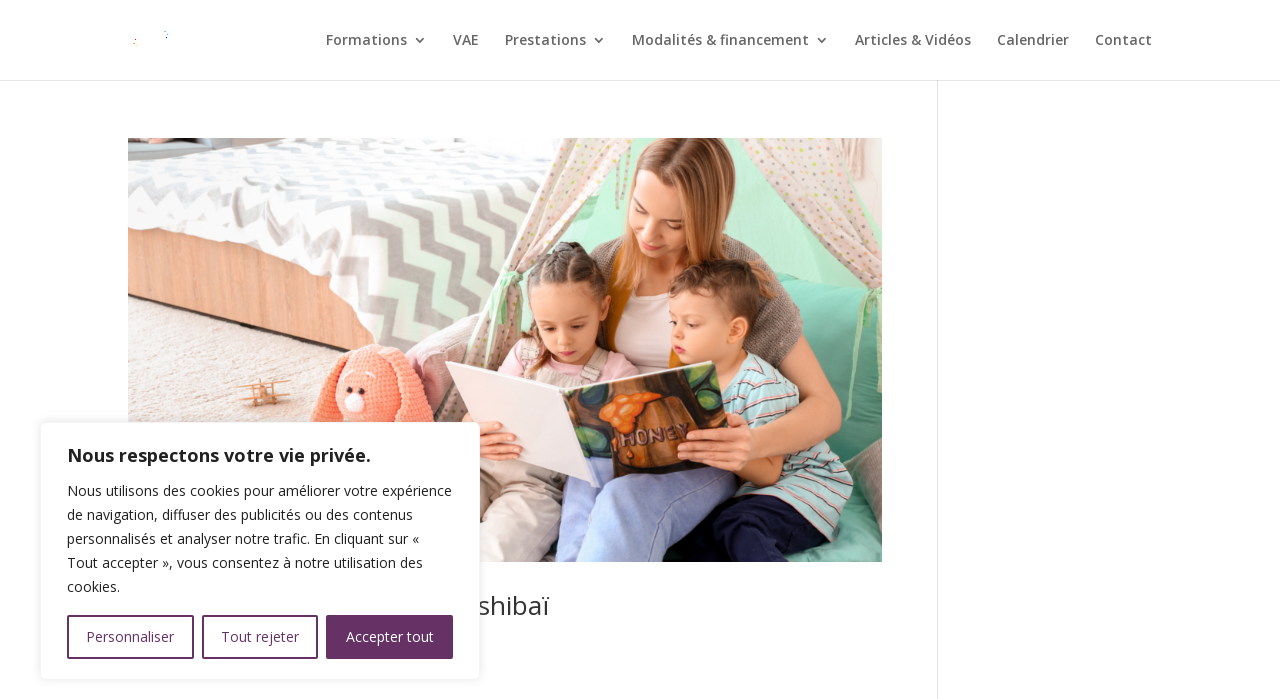

--- FILE ---
content_type: text/css
request_url: https://passageparentalite.fr/wp-content/et-cache/global/et-divi-customizer-global.min.css?ver=1766615022
body_size: 100
content:
span.mobile_menu_bar:before{color:#ffffff}.ombre_au_sol:after{display:block;content:"";position:absolute;left:0;margin:50px auto;width:100%;height:40px;background-color:rgba(11,184,198,0.4);filter:blur(10px);border-radius:50%}#ligne_avec_blurbs:hover .et_pb_blurb:not(:hover){filter:blur(5px)}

^^^^

**Your task**
Keeping every word as it is, write out all the data and omit the pictures.

**Exercise response**
--- FILE ---
content_type: text/css
request_url: https://passageparentalite.fr/wp-content/et-cache/global/et-divi-customizer-global.min.css?ver=1766615022
body_size: 100
content:
span.mobile_menu_bar:before{color:#ffffff}.ombre_au_sol:after{display:block;content:"";position:absolute;left:0;margin:50px auto;width:100%;height:40px;background-color:rgba(11,184,198,0.4);filter:blur(10px);border-radius:50%}#ligne_avec_blurbs:hover .et_pb_blurb:not(:hover){filter:blur(5px)}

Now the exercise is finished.